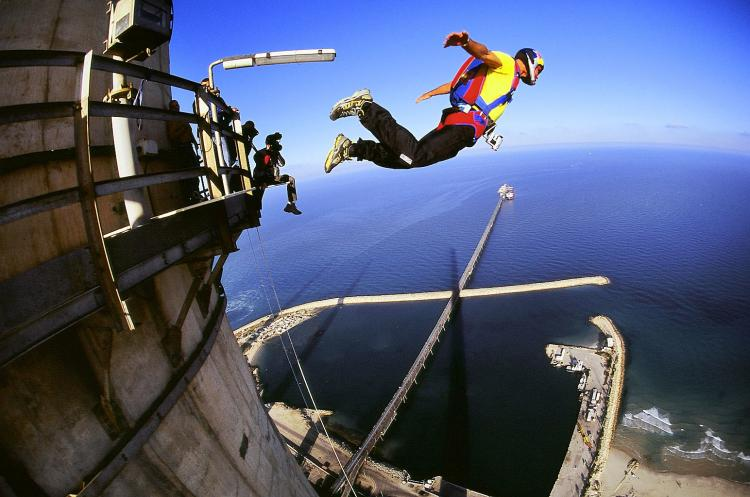Man BASE jumping off a building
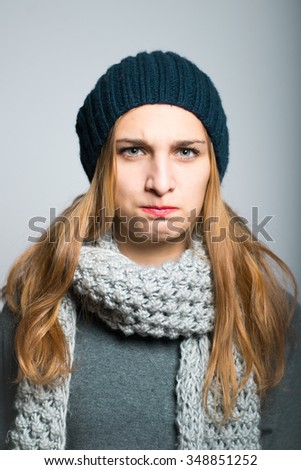blonde girl offended, dressed in winter clothing, Christmas and New Year concept, studio photo isolated on a gray background
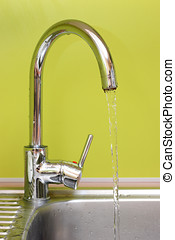 kitchen faucet and sink with running water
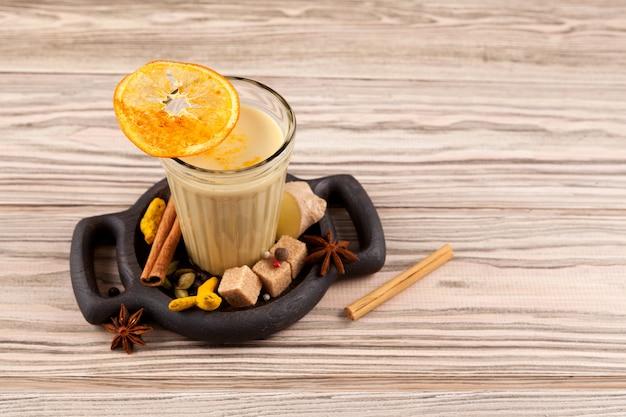 Карак чай или масала чай. популярный индийский напиток в стекле на деревянном столе. Premium Фотографии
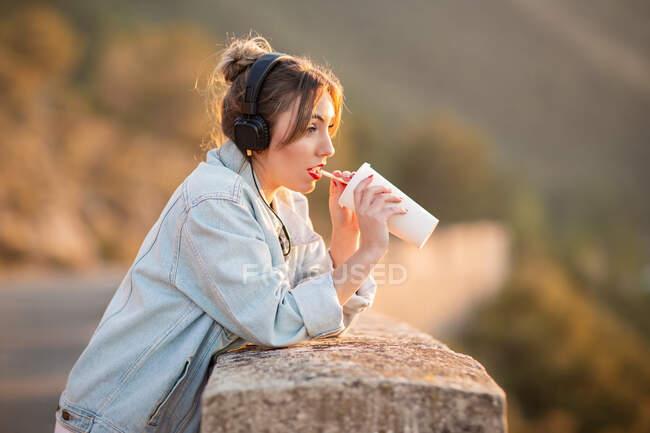 Seitenansicht der jungen Dame in trendiger Jeansjacke mit roten Lippen, die Ellbogen an Zaun lehnen und bewundernde Sicht mit Kopfhörern und Getränken — Stockfoto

PROMPT: Please write out only the material above, exactly, from its first line through the line that contains "Карак чай или", and include no pictures.

SOLUTION:
Man BASE jumping off a building
blonde girl offended, dressed in winter clothing, Christmas and New Year concept, studio photo isolated on a gray background
 kitchen faucet and sink with running water
 Карак чай или масала чай. популярный индийский напиток в стекле на деревянном столе. Premium Фотографии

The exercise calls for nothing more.